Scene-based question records

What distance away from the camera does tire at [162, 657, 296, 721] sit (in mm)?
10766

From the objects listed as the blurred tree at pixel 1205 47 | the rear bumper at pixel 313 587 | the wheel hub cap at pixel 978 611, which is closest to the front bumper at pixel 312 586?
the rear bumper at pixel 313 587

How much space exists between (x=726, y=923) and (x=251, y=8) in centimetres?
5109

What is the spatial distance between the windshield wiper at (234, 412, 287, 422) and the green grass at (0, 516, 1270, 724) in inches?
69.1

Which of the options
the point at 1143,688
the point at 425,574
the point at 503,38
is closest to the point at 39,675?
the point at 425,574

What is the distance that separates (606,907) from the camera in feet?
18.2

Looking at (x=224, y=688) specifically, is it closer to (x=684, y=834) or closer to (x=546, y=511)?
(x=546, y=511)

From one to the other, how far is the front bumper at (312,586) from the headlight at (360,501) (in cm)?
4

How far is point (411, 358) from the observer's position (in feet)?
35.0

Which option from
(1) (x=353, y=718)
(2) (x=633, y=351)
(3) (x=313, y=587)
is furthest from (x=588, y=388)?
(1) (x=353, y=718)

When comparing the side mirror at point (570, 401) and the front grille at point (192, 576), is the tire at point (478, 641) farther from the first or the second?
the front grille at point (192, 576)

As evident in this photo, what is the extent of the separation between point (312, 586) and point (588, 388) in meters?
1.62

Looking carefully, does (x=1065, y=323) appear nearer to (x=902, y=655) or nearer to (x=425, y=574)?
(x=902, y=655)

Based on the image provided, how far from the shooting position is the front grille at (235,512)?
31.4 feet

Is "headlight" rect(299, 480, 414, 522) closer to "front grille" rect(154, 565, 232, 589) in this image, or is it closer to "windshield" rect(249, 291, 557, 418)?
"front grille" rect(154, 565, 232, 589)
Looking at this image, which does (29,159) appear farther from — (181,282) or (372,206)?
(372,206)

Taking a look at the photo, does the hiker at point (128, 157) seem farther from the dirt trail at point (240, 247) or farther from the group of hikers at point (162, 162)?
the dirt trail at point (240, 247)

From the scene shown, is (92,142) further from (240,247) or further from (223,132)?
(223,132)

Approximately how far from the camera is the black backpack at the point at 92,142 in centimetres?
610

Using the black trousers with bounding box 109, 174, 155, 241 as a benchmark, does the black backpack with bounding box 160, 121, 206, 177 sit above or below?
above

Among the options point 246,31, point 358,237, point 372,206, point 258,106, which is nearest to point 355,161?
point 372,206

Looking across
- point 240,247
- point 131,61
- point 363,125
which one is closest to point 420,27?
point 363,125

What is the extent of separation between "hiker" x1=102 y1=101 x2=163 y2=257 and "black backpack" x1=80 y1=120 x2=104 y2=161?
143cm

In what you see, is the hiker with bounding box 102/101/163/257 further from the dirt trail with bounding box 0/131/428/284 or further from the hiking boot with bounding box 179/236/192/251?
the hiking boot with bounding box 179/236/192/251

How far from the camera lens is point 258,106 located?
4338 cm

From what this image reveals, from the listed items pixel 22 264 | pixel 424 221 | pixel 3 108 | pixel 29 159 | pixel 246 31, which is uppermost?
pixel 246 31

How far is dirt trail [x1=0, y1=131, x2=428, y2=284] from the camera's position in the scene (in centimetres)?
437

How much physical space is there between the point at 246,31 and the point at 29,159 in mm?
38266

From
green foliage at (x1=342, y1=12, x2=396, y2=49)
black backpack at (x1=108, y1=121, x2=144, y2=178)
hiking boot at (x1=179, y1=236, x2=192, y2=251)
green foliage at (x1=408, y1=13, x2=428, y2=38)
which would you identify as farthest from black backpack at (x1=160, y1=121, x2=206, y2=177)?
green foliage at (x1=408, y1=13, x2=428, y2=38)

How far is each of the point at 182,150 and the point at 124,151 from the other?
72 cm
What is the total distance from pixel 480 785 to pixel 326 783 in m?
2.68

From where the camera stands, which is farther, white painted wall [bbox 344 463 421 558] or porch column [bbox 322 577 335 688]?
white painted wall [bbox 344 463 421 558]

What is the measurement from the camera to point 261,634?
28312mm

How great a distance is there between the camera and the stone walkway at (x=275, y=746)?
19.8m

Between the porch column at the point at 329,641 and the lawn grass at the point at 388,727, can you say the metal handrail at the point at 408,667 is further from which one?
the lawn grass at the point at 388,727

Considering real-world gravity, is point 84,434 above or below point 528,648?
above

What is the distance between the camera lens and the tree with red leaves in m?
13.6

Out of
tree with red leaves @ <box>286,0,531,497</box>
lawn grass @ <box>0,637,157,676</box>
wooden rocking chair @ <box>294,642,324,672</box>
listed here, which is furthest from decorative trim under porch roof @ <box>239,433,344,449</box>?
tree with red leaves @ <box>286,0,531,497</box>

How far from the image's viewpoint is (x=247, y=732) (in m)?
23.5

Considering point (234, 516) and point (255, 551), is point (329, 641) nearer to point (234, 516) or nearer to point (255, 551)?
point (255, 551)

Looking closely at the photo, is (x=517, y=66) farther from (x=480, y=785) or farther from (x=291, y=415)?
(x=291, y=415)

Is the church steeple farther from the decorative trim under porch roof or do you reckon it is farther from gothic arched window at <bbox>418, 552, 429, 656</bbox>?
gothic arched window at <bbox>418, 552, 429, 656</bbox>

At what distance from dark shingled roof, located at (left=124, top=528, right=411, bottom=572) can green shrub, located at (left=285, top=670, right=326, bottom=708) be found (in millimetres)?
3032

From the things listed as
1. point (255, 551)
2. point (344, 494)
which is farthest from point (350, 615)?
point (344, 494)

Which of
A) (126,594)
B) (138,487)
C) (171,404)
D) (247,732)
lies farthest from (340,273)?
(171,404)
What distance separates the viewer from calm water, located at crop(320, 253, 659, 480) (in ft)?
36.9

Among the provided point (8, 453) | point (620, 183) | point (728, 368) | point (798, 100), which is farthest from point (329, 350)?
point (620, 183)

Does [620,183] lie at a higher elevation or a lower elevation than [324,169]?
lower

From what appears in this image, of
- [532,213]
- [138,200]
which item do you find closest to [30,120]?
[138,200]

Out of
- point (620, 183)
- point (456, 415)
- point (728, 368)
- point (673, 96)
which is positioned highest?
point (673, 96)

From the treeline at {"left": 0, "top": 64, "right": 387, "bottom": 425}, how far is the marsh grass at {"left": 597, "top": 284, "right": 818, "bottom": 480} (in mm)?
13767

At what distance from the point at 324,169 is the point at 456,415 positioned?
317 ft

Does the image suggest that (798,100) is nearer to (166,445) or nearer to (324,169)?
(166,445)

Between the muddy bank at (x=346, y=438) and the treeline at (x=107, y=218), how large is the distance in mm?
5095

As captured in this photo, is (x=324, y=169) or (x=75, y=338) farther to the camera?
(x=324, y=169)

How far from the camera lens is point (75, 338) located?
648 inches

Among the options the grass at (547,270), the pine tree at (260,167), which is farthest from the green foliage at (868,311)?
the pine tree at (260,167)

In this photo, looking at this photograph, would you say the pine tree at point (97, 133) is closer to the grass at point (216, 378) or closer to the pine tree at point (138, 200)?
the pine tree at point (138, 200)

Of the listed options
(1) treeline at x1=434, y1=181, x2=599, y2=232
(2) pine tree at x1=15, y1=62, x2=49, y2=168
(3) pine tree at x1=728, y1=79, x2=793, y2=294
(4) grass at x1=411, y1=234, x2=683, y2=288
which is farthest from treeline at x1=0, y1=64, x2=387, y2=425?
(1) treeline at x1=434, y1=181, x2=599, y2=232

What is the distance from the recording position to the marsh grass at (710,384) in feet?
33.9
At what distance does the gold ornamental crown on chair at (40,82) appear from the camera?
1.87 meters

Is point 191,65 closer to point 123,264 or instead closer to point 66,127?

THE REQUEST
Update all the rows so that every "observer's position" becomes "camera", and keep every other word unchanged.

RESULT BELOW
What distance away from the camera does tire at [162, 657, 296, 721] sit (in mm)?
10766

From the objects listed as the blurred tree at pixel 1205 47 | the rear bumper at pixel 313 587 | the wheel hub cap at pixel 978 611, which is closest to the front bumper at pixel 312 586?
the rear bumper at pixel 313 587

How much space exists between (x=726, y=923) and (x=251, y=8) in centimetres?
5109

What is the spatial distance between the windshield wiper at (234, 412, 287, 422) and the green grass at (0, 516, 1270, 724) in inches?
69.1

Which of the options
the point at 1143,688
the point at 425,574
the point at 503,38
is closest to the point at 39,675?
the point at 425,574

What is the distance that separates (606,907) from the camera in feet?
18.2

Looking at (x=224, y=688) specifically, is it closer to (x=684, y=834) or closer to (x=546, y=511)?
(x=546, y=511)

From one to the other, how far is the front bumper at (312,586) from the headlight at (360,501) (in cm)?
4

How far is point (411, 358) from the camera (in feet)?
35.0

Which option from
(1) (x=353, y=718)
(2) (x=633, y=351)
(3) (x=313, y=587)
is furthest from (x=588, y=388)?
(1) (x=353, y=718)

When comparing the side mirror at point (570, 401) and the front grille at point (192, 576), is the tire at point (478, 641) farther from the first or the second?
the front grille at point (192, 576)

As evident in this photo, what is the extent of the separation between point (312, 586) and point (588, 388) in meters?
1.62

Looking carefully, does (x=1065, y=323) appear nearer to (x=902, y=655) or nearer to (x=425, y=574)?
(x=902, y=655)

Based on the image provided, how far from the shooting position is the front grille at (235,512)?
31.4 feet

Is "headlight" rect(299, 480, 414, 522) closer to "front grille" rect(154, 565, 232, 589) in this image, or is it closer to "windshield" rect(249, 291, 557, 418)?
"front grille" rect(154, 565, 232, 589)
Looking at this image, which does (29,159) appear farther from — (181,282) or (372,206)?
(372,206)

Taking a look at the photo, does the hiker at point (128, 157) seem farther from the dirt trail at point (240, 247) or farther from the group of hikers at point (162, 162)?
the dirt trail at point (240, 247)

From the scene shown, is (92,142) further from (240,247) or further from (223,132)?
(223,132)

Approximately how far from the camera is the black backpack at the point at 92,142 in centimetres?
610

Using the black trousers with bounding box 109, 174, 155, 241 as a benchmark, does the black backpack with bounding box 160, 121, 206, 177 sit above or below?
above

Among the options point 246,31, point 358,237, point 372,206, point 258,106, which is nearest to point 355,161?
point 372,206

Looking across
- point 240,247
- point 131,61
- point 363,125
which one is closest to point 420,27?
point 363,125

What is the extent of separation between "hiker" x1=102 y1=101 x2=163 y2=257 and "black backpack" x1=80 y1=120 x2=104 y2=161?
143cm

In what you see, is the hiker with bounding box 102/101/163/257 further from the dirt trail with bounding box 0/131/428/284 or further from the hiking boot with bounding box 179/236/192/251?
the hiking boot with bounding box 179/236/192/251

How far from the camera lens is point 258,106 located?
4338 cm

From what this image reveals, from the listed items pixel 22 264 | pixel 424 221 | pixel 3 108 | pixel 29 159 | pixel 246 31, which is uppermost?
pixel 246 31

How far is dirt trail [x1=0, y1=131, x2=428, y2=284] from the camera's position in the scene (in centimetres)?
437

How much physical space is there between the point at 246,31 and the point at 29,159 in mm?
38266

From
green foliage at (x1=342, y1=12, x2=396, y2=49)
black backpack at (x1=108, y1=121, x2=144, y2=178)
hiking boot at (x1=179, y1=236, x2=192, y2=251)
green foliage at (x1=408, y1=13, x2=428, y2=38)
which would you identify as farthest from black backpack at (x1=160, y1=121, x2=206, y2=177)?
green foliage at (x1=408, y1=13, x2=428, y2=38)

How far is each of the point at 182,150 and the point at 124,151 from the other?
72 cm
What is the total distance from pixel 480 785 to pixel 326 783 in m?
2.68

From where the camera stands, which is farther, white painted wall [bbox 344 463 421 558] or porch column [bbox 322 577 335 688]?
white painted wall [bbox 344 463 421 558]

What is the measurement from the camera to point 261,634?
28312mm

How great a distance is there between the camera and the stone walkway at (x=275, y=746)?
19.8m

Between the porch column at the point at 329,641 and the lawn grass at the point at 388,727, can you say the metal handrail at the point at 408,667 is further from which one?
the lawn grass at the point at 388,727

Considering real-world gravity, is point 84,434 above or below point 528,648?
above

What is the distance between the camera lens and the tree with red leaves in m?
13.6

Out of
tree with red leaves @ <box>286,0,531,497</box>
lawn grass @ <box>0,637,157,676</box>
wooden rocking chair @ <box>294,642,324,672</box>
listed here, which is furthest from decorative trim under porch roof @ <box>239,433,344,449</box>?
tree with red leaves @ <box>286,0,531,497</box>

How far from the image's viewpoint is (x=247, y=732) (in m)?
23.5

Considering point (234, 516) and point (255, 551), is point (329, 641) nearer to point (234, 516) or nearer to point (255, 551)?
point (255, 551)

Looking closely at the photo, is (x=517, y=66) farther from (x=480, y=785) or farther from (x=291, y=415)?
(x=291, y=415)

Is the church steeple farther from the decorative trim under porch roof or do you reckon it is farther from gothic arched window at <bbox>418, 552, 429, 656</bbox>?
gothic arched window at <bbox>418, 552, 429, 656</bbox>

At what distance from dark shingled roof, located at (left=124, top=528, right=411, bottom=572) can green shrub, located at (left=285, top=670, right=326, bottom=708) be found (in millimetres)?
3032

From the things listed as
1. point (255, 551)
2. point (344, 494)
which is farthest from point (350, 615)?
point (344, 494)

Which of
A) (126,594)
B) (138,487)
C) (171,404)
D) (247,732)
lies farthest from (340,273)?
(171,404)
What distance separates the viewer from calm water, located at crop(320, 253, 659, 480) (in ft)?
36.9

Among the provided point (8, 453) | point (620, 183) | point (728, 368) | point (798, 100), which is farthest from point (329, 350)?
point (620, 183)

Does [620,183] lie at a higher elevation or a lower elevation than [324,169]?
lower

From what appears in this image, of
- [532,213]
- [138,200]
which item do you find closest to [30,120]?
[138,200]

Out of
- point (620, 183)
- point (456, 415)
- point (728, 368)
- point (673, 96)
which is positioned highest?
point (673, 96)

From the treeline at {"left": 0, "top": 64, "right": 387, "bottom": 425}, how far is the marsh grass at {"left": 597, "top": 284, "right": 818, "bottom": 480} (in mm)?
13767

At what distance from the point at 324,169 is the point at 456,415 positioned?
317 ft

Does the image suggest that (798,100) is nearer to (166,445) or nearer to (324,169)?
(166,445)

Between the muddy bank at (x=346, y=438) and the treeline at (x=107, y=218), how large is the distance in mm?
5095

As captured in this photo, is (x=324, y=169) or (x=75, y=338) farther to the camera?
(x=324, y=169)

How far from the camera lens is point (75, 338) located?
648 inches

Among the options the grass at (547,270), the pine tree at (260,167), which is farthest from the green foliage at (868,311)?
the pine tree at (260,167)

In this photo, looking at this photograph, would you say the pine tree at point (97, 133) is closer to the grass at point (216, 378) or closer to the pine tree at point (138, 200)?
the pine tree at point (138, 200)

Of the listed options
(1) treeline at x1=434, y1=181, x2=599, y2=232
(2) pine tree at x1=15, y1=62, x2=49, y2=168
(3) pine tree at x1=728, y1=79, x2=793, y2=294
(4) grass at x1=411, y1=234, x2=683, y2=288
which is farthest from treeline at x1=0, y1=64, x2=387, y2=425?
(1) treeline at x1=434, y1=181, x2=599, y2=232

What is the distance from the recording position to the marsh grass at (710,384) in feet?
33.9
At what distance does the gold ornamental crown on chair at (40,82) appear from the camera?
1.87 meters

Is point 191,65 closer to point 123,264 or instead closer to point 66,127?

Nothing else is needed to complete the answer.